Sunday, July 26, 2009

Ignorance And Fear In Health Care

I had an interesting conversion the other day with The Happy Cardiologist. In my discussion about the shortage of radioactive tracers for pulmonary embolism scans (V/Q) I was asked, What would I do?



happy cardiologistYesterday 03:03 PM
HH,

Agree, many tests are difficult to interpret in obese patients. Even a BNP can be falsely low. But if the BNP, troponin or RV function were markedly abnormal, then that would add more urgency to the matter due to mortality risk. If all normal, then a more wait and see approach appropriate. Just another tool to assess risk and benefit.

On another note, I was asked to see a 360#, 5'3'' diabetic patient with a history of multiple bilateral PE, for a single episode of atypical chest pain. The CT as read by the radiologist was indeterminant for possible single lobe PE, due to poor contrast timing and patient obesity and movement. The EKG as read by the machine was normal and then overread by a physician as abnormal with ST elevation in the lateral leads (it was normal). I was asked to consider a pulmonary angiogram or cardiac catheterization. The echo was completely normal, with surprisingly good images. Normal RV function. BNP <>


What would you do?
I answered that I wouldn't do anything but refer them for gastric bypass. The Happy Cardiologist concurred. But, the question shouldn't be what would I do if I was the cardiologist. The question should by why is the referring doctor, presumably a family medicine doctor, outpatient internist or hospitalist even asking you to see the patient. There are only two possible reasons:
  • Ignorance
  • Fear
If the doctor is ignorant, we need to pay them less for costing the health care delivery system more. More referrals cost more money. Bundled care would cost this referring doctor because more referrals means more cost to the health care system. Bundling the care would force them to think long and hard about their duties as a physician. If they are ignorant, they need to go back and train longer. Otherwise, the alternative is to bundle their care and pay them less for their ignorance.

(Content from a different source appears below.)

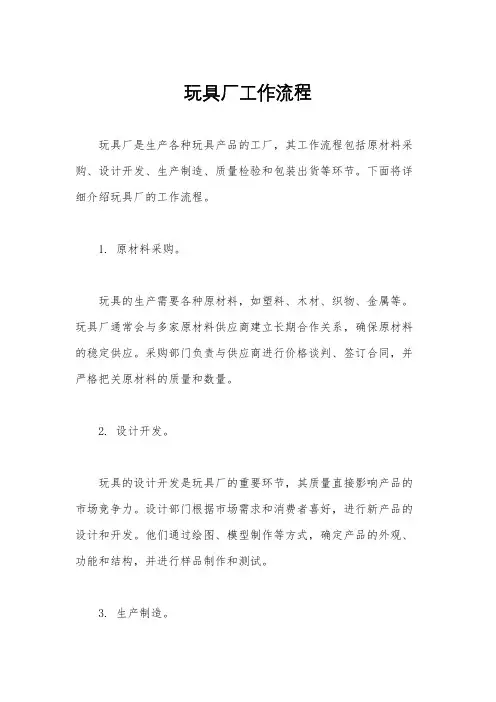 玩具厂工作流程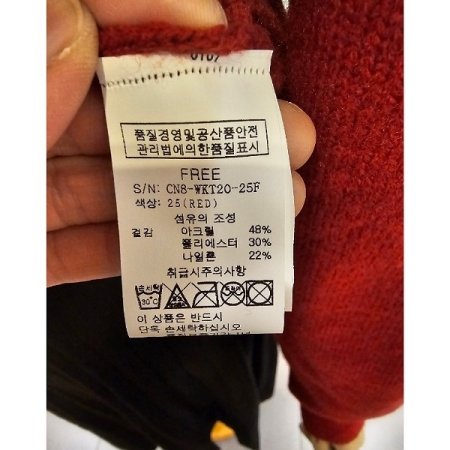 라운드 하트 간절기 니트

If the family medicine doctor or the outpatient internist or the hospitalist decided to handle this situation on their own, using evidence based medicine and sound clinical judgement, they get no reward. In fact they get higher perceived risk (even though known exists). They not only cost the system less with decreased referrals and presumable fewer unnecessary testing, but they get none of the reward for their great care.

Some folks would argue this places too much incentive on the family medicine, internal medicine and hospitalist docs to not refer care. And that's exactly the point. If you have good doctors doing their jobs for which they were trained, they should be rewarded for their excellence. While those who run volume mills out of a need to financially survive, or out of ignorance should not. Right now, fee for service rewards the doctors who run volume mills either out of ignorance or by pretending to practice great medicine. With bundled care, the doctors doing their job well would be rewarded. All the rest would suffer (those taking advantage of fee for service).

If the happy cardiologist was not referred a patient out of ignorance, the only other alternative is out of fear. Perhaps the referring doctors don't feel like taking all the risk for making a medical decision that leads to a bad outcome. I refuse to play this game. Asking another doctor to give me their opinion will always be out of ignorance on my part, not out of fear. If I wanted to spread the risk, I would be asking for a subspecialist on every single patient I see, for every single new or old medical problem. Playing the risk game is what created irrational standards of care. So many doctors practice out of fear, they have created standards which can't be achieved. It is a horrible way to practice medicine. The solution to fear based medicine is not to do more of it (which is obviously not working) but rather to do less. To establish lower community standards. Standards based on doctors, not lawyers.

This consult request by the Happy Cardiologist is a microcosm of what's wrong with our health care delivery. The great doctors who do nothing shoulder all the risk from irrational standards where many cardiologists would just cath this patient and collect their $500 for passing go. Those who don't, and instead practice sound clinical cognitive based medicine, shoulder all the risk and none of the financial benefit.

And because of that, we get exactly what we pay for. Expensive, irrational health care that no one can afford.